[Instructions for the task] Copy out the lines below from the line with "How far is the" to the line with "896 millimetres", both included, without changing them. Leave out the pictures.
::::::::
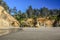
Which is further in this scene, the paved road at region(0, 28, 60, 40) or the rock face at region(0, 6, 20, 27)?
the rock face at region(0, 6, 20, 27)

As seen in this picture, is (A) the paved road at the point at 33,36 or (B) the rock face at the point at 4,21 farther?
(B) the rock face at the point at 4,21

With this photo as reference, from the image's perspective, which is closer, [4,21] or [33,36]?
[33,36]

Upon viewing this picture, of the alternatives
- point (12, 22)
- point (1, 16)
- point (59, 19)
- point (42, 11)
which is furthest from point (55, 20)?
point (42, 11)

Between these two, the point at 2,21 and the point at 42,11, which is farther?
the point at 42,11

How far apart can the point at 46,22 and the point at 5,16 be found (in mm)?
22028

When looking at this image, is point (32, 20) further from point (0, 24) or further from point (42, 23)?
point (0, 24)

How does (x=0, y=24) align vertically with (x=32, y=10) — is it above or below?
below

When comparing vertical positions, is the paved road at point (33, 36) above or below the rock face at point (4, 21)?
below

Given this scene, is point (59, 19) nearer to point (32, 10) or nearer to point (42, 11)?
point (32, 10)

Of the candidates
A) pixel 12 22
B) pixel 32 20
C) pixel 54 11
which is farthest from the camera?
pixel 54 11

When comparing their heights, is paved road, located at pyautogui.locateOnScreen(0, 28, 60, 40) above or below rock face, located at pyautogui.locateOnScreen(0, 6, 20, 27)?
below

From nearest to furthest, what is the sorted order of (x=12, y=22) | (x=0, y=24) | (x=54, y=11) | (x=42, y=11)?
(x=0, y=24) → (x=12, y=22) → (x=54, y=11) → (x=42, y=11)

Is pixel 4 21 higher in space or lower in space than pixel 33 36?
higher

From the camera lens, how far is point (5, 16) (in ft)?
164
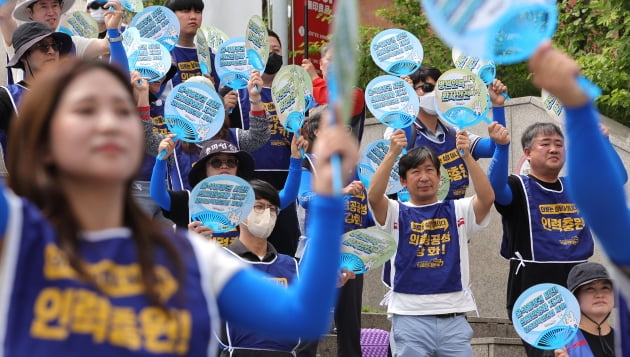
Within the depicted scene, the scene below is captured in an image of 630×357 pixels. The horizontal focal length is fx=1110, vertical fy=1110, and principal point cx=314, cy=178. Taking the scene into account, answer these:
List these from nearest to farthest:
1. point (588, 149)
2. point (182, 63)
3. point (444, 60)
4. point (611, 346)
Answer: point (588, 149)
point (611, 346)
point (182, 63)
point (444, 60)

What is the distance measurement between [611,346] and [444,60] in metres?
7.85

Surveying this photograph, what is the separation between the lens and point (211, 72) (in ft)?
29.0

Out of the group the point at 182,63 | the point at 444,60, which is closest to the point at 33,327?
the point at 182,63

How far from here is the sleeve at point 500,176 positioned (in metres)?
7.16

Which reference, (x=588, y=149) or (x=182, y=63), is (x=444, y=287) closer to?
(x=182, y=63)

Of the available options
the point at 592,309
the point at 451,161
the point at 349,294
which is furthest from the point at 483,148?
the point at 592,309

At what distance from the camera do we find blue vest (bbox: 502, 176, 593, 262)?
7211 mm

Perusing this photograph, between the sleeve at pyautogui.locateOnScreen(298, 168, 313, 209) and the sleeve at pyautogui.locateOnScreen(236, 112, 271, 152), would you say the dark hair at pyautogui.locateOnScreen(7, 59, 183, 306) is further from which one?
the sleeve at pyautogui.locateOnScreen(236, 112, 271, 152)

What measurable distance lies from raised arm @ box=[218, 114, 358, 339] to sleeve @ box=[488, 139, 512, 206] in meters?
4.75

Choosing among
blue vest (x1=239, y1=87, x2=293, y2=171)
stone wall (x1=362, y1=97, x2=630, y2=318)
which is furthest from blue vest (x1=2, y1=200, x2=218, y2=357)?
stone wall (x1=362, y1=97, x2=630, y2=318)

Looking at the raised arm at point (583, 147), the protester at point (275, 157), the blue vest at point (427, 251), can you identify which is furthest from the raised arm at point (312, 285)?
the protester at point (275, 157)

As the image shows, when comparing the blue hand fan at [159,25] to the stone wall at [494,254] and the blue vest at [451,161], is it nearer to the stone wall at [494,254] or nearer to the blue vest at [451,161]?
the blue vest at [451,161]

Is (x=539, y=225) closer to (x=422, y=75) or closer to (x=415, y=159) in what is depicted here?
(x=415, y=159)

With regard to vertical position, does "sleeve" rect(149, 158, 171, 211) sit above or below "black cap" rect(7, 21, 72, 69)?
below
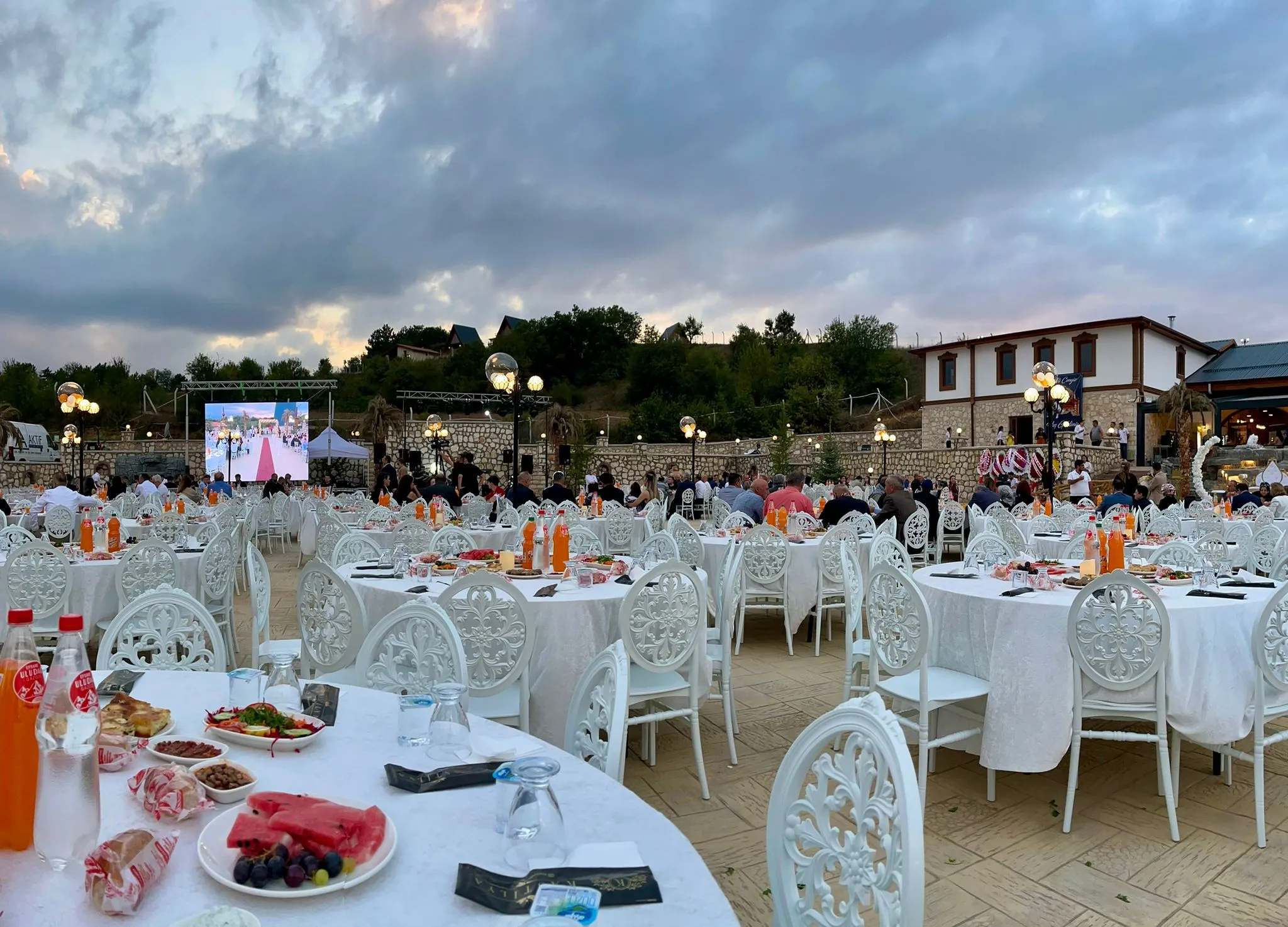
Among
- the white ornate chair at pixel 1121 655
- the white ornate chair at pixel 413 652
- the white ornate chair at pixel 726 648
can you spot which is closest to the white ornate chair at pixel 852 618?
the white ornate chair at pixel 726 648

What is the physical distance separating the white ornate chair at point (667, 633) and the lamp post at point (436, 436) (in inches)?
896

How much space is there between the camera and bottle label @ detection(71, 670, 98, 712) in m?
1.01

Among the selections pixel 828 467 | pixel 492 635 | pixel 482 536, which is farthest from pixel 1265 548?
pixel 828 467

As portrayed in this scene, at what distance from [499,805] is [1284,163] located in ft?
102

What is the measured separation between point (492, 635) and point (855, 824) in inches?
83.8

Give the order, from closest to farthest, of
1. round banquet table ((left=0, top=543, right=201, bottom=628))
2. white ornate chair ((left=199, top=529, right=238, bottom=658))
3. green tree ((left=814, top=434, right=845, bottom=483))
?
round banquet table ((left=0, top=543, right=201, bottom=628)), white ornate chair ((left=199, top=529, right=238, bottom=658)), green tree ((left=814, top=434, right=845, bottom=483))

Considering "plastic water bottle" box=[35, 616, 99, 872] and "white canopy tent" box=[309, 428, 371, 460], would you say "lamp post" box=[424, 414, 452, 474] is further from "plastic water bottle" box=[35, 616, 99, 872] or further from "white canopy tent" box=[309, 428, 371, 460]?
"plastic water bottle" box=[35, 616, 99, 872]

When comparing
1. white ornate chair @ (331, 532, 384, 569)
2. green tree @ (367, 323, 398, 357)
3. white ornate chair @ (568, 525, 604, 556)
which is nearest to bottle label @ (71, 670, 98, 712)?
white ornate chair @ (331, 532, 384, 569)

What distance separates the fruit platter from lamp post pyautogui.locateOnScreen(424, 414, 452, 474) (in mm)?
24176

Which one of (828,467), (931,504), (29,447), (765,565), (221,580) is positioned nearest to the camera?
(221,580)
::::::::
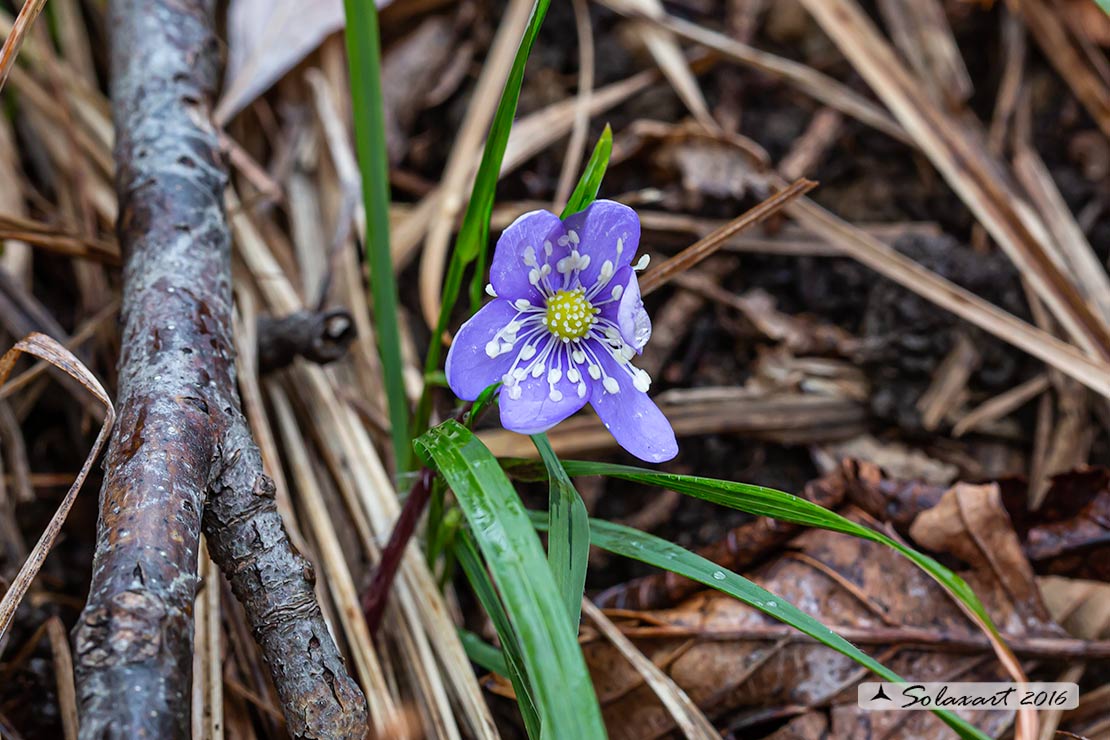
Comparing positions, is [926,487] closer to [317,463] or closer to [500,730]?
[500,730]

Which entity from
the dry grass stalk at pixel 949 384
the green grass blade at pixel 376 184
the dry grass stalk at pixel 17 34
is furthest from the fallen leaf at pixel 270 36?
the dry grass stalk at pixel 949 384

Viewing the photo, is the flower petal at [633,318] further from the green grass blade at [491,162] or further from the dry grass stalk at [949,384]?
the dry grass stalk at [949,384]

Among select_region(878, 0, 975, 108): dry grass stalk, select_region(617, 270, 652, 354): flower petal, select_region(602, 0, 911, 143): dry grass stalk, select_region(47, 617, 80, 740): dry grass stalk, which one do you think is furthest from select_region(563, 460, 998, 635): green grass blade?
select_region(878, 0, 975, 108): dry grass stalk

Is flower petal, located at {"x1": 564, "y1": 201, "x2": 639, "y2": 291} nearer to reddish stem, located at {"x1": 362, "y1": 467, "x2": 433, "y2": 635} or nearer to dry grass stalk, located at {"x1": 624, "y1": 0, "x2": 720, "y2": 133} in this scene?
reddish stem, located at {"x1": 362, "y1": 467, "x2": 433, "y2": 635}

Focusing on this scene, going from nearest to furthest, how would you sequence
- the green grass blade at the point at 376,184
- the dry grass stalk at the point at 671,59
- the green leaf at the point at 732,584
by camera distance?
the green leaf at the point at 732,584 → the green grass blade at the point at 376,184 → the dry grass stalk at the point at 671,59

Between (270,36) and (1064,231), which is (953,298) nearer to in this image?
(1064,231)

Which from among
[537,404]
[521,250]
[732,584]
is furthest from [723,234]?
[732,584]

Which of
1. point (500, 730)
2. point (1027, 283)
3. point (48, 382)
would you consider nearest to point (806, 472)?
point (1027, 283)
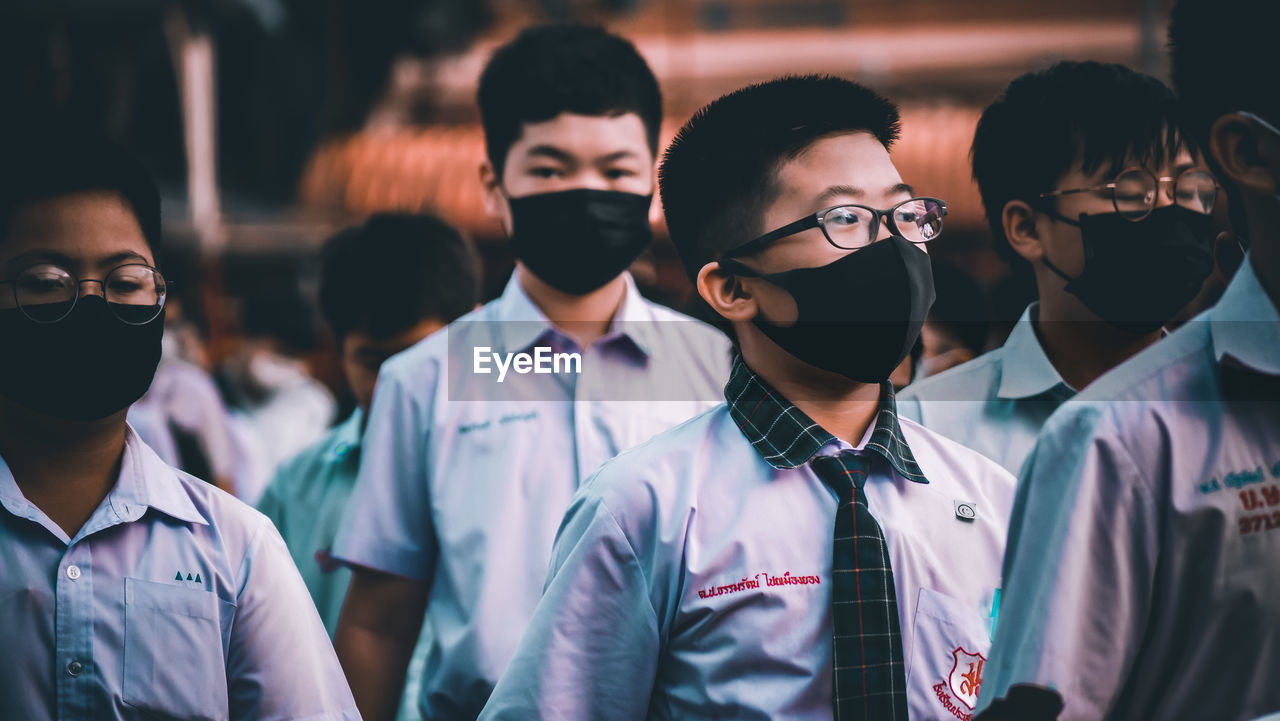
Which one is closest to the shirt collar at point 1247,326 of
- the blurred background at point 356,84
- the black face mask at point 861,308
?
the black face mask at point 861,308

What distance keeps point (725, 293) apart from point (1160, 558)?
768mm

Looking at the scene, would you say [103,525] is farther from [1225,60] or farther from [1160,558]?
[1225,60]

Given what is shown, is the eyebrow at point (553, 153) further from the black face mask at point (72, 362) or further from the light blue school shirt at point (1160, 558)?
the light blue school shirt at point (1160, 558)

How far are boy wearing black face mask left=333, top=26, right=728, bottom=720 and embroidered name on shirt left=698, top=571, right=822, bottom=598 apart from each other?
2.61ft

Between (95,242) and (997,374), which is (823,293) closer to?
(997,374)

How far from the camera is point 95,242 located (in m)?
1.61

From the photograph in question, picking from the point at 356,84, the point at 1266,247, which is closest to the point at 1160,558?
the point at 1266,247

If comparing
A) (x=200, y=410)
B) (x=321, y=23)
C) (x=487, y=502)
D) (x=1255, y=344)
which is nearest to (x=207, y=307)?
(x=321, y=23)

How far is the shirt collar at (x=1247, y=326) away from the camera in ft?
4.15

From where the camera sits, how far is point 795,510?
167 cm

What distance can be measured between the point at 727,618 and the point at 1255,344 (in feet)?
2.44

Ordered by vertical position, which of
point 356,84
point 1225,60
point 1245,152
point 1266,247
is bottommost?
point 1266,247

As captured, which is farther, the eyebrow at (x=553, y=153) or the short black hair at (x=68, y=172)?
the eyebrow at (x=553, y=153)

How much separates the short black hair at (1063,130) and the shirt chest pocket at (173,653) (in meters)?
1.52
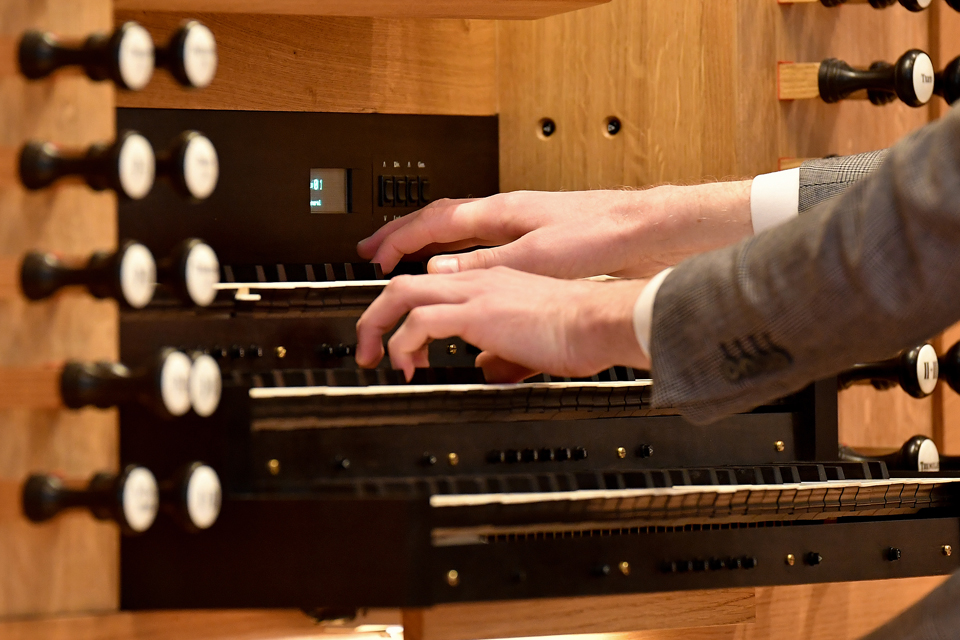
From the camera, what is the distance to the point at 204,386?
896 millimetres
::::::::
[Written solution]
How far is the shirt collar at (x=1247, y=326) away from the camera in ft?
4.15

From where the camera sits, how far is point 795,510?
167 cm

What distance can be measured between the point at 727,618 and the point at 1255,344 (in feet)?
2.44

Ordered by vertical position, which of
point 356,84
point 1225,60
point 1245,152
point 1266,247
is bottommost?
point 1266,247

As captured, which is farther, the eyebrow at (x=553, y=153) or the short black hair at (x=68, y=172)?
the eyebrow at (x=553, y=153)

How much separates the short black hair at (1063,130) and the shirt chest pocket at (173,653) (in meters)?
1.52
From the camera, what is the distance to the point at 204,386?
896 millimetres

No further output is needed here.